Objective ->
Copy out word for word the part of the Agouti Umbrella post below that begins at the words "The other day" and ends after the words "in drooping umbrellas.".

Quoted passage ->
* * * * * * * * *

Let’s Try This Again

The other day I posted about a datura that wasn’t a datura that I thought had been given the patois name “Agouti Umbrella,” but is not in fact the “Agouti Umbrella” even though it certainly looks like it could be one.

The fern-like moss shown in the above photo is the real “Agouti Umbrella” aka “Parasol Agouti.” In my defence, it doesn’t seem to make much sense does it? After all, the Brugmansia, which incidentally is labelled Datura in one of the books I have been using as a reference (confused yet?) is shaped like a large parasol covered in drooping umbrellas.

But, no.

This teeny weeny little plant called Sellaginella that I saw growing in the forest, at a friend’s place up in the Valley (here is another source of contention. The idea that one would travel uphill to arrive at a valley continues to confound me), and as seen in the photo above, taken on our hike to the Boiling Lake, is the real “Agouti Umbrella”.

* * * * * * * * *

Dataset ->

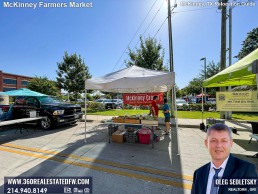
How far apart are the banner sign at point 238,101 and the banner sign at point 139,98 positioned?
4.24 metres

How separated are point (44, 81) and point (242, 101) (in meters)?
28.6

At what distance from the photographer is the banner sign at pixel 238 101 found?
22.1 feet

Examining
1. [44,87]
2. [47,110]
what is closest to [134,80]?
[47,110]

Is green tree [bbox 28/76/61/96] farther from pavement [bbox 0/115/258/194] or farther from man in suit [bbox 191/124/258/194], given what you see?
man in suit [bbox 191/124/258/194]

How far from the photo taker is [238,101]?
23.4ft

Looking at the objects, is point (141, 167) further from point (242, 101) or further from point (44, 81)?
point (44, 81)

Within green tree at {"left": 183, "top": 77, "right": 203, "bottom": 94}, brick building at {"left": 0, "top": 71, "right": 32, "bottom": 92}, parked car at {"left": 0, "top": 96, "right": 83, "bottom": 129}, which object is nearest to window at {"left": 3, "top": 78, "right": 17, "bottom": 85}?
brick building at {"left": 0, "top": 71, "right": 32, "bottom": 92}

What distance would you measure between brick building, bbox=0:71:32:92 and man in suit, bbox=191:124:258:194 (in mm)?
64879

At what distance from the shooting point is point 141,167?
13.9 ft

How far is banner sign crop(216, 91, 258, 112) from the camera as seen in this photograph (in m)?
6.74

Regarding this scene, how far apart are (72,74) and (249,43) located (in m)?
34.1

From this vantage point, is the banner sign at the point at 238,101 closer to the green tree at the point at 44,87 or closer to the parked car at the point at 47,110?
the parked car at the point at 47,110

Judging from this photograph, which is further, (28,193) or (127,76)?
(127,76)

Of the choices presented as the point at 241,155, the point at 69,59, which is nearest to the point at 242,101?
the point at 241,155
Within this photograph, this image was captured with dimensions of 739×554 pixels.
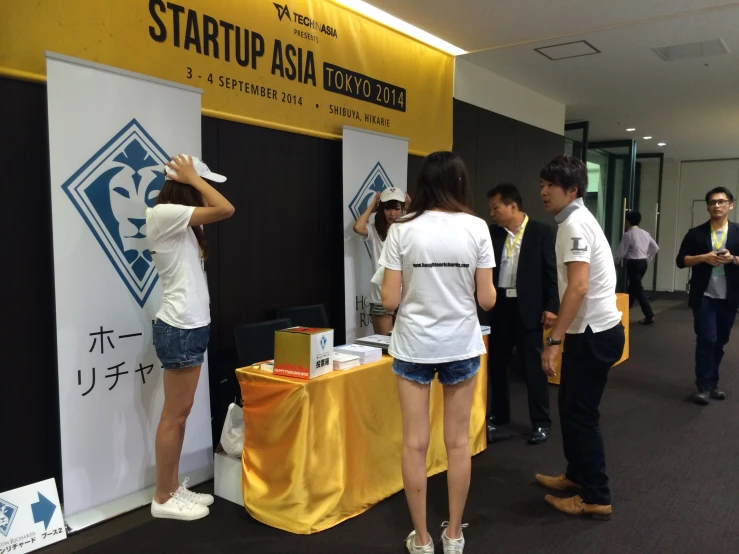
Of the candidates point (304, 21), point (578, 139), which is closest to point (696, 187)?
point (578, 139)

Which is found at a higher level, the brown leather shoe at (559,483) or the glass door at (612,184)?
the glass door at (612,184)

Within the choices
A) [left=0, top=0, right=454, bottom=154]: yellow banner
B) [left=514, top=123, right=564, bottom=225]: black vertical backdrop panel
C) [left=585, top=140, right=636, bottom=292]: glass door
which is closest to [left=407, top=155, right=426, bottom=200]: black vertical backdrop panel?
[left=0, top=0, right=454, bottom=154]: yellow banner

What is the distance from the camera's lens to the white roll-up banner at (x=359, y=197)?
147 inches

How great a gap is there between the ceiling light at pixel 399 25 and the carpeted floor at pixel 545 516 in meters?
2.91

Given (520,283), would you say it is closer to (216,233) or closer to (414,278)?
(414,278)

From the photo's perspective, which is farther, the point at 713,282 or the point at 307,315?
the point at 713,282

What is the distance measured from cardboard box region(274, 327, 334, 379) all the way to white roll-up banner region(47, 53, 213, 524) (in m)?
0.70

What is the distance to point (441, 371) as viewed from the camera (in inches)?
77.8

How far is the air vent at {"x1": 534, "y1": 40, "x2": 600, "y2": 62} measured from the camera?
14.8 ft

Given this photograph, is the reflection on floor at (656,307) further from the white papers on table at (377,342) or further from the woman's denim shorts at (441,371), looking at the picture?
the woman's denim shorts at (441,371)

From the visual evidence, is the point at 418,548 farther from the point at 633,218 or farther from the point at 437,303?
the point at 633,218

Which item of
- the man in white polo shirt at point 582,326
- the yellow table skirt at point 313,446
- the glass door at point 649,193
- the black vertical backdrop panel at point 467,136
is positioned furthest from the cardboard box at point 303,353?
the glass door at point 649,193

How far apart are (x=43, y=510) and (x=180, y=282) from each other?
1.05 metres

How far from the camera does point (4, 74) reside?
2.25m
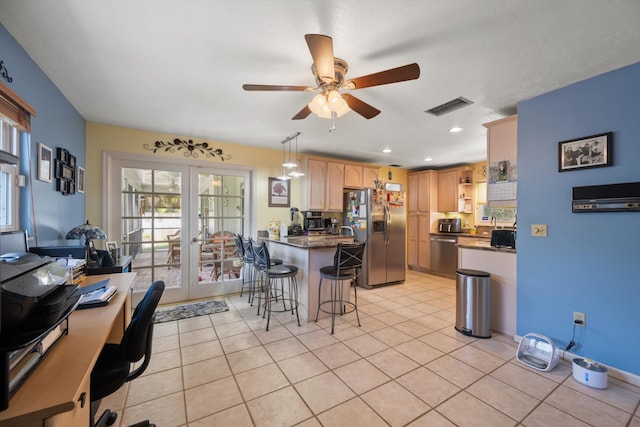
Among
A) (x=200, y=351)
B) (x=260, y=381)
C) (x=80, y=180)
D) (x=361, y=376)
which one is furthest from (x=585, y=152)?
(x=80, y=180)

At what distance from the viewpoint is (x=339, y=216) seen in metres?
5.29

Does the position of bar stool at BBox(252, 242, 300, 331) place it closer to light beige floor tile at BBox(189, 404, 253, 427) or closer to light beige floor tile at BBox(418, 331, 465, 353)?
light beige floor tile at BBox(189, 404, 253, 427)

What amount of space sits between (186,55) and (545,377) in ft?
12.2

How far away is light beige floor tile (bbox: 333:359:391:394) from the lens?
1956 millimetres

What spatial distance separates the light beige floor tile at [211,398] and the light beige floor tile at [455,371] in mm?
1582

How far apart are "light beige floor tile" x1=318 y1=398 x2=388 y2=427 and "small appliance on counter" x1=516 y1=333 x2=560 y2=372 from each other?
5.15 feet

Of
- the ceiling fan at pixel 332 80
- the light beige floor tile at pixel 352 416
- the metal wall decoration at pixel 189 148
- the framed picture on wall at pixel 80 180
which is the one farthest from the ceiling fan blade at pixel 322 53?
the framed picture on wall at pixel 80 180

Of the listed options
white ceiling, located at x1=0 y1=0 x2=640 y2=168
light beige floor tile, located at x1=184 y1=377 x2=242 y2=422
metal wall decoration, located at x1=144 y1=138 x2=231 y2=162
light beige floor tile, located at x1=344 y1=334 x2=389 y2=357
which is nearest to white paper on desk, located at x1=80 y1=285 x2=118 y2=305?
light beige floor tile, located at x1=184 y1=377 x2=242 y2=422

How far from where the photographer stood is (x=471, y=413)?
1.70 metres

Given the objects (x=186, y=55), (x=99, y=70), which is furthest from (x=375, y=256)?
(x=99, y=70)

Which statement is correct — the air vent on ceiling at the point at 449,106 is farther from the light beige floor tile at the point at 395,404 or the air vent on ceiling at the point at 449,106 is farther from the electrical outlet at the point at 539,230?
the light beige floor tile at the point at 395,404

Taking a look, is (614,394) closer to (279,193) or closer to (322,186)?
(322,186)

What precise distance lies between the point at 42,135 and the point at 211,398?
2.44 m

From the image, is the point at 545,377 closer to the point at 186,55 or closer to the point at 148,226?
the point at 186,55
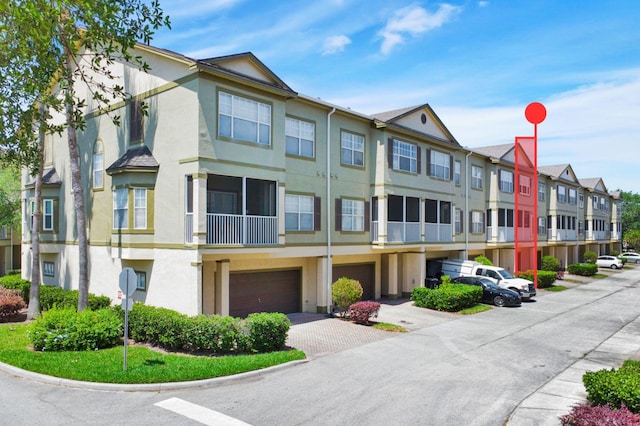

* * * * * * * * *

Solution to this problem ->
The other day I posted about a datura that wasn’t a datura that I thought had been given the patois name “Agouti Umbrella,” but is not in fact the “Agouti Umbrella” even though it certainly looks like it could be one.

The fern-like moss shown in the above photo is the real “Agouti Umbrella” aka “Parasol Agouti.” In my defence, it doesn’t seem to make much sense does it? After all, the Brugmansia, which incidentally is labelled Datura in one of the books I have been using as a reference (confused yet?) is shaped like a large parasol covered in drooping umbrellas.